━━ Extracted entries ━━

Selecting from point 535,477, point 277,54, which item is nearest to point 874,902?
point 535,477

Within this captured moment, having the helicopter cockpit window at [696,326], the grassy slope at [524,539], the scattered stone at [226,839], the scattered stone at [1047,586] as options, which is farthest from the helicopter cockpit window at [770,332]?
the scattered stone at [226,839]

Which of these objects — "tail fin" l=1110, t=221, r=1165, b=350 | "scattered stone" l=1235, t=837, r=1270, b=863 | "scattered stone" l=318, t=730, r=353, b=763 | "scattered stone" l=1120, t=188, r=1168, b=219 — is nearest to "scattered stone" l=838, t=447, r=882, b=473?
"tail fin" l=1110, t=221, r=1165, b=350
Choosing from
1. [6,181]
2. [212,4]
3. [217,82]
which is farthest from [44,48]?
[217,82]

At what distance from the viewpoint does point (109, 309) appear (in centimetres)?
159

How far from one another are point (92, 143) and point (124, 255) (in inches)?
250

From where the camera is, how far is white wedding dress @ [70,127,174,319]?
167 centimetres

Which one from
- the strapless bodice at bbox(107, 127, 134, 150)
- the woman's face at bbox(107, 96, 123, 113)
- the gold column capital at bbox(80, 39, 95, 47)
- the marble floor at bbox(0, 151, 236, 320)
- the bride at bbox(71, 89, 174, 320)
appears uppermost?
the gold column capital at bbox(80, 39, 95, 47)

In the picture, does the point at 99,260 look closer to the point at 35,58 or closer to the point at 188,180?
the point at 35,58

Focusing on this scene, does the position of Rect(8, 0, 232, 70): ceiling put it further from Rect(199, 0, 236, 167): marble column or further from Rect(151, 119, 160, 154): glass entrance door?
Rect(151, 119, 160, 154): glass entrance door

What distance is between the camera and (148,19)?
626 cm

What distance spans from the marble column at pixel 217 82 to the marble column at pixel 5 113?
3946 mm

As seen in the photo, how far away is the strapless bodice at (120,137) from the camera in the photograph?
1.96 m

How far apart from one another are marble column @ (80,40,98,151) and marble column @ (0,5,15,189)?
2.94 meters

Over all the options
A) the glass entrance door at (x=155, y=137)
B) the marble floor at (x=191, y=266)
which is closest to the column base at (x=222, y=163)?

━━━

Give every line from the one containing "In the picture, does" through the end of the material, inclusive, as a JSON list of strings with one string per line and blank lines left out.

▸ **Full answer**:
[
  "In the picture, does the point at 99,260 look closer to the point at 35,58 or closer to the point at 188,180?",
  "the point at 35,58",
  "Focusing on this scene, does the position of Rect(8, 0, 232, 70): ceiling put it further from Rect(199, 0, 236, 167): marble column or further from Rect(151, 119, 160, 154): glass entrance door?",
  "Rect(151, 119, 160, 154): glass entrance door",
  "What distance is between the camera and (148,19)?",
  "626 cm",
  "What distance spans from the marble column at pixel 217 82 to the marble column at pixel 5 113?",
  "3946 mm",
  "As seen in the photo, how far away is the strapless bodice at (120,137) from the camera in the photograph?",
  "1.96 m",
  "How far apart from one another are marble column @ (80,40,98,151) and marble column @ (0,5,15,189)?",
  "2.94 meters",
  "Over all the options",
  "A) the glass entrance door at (x=155, y=137)",
  "B) the marble floor at (x=191, y=266)",
  "which is closest to the column base at (x=222, y=163)?"
]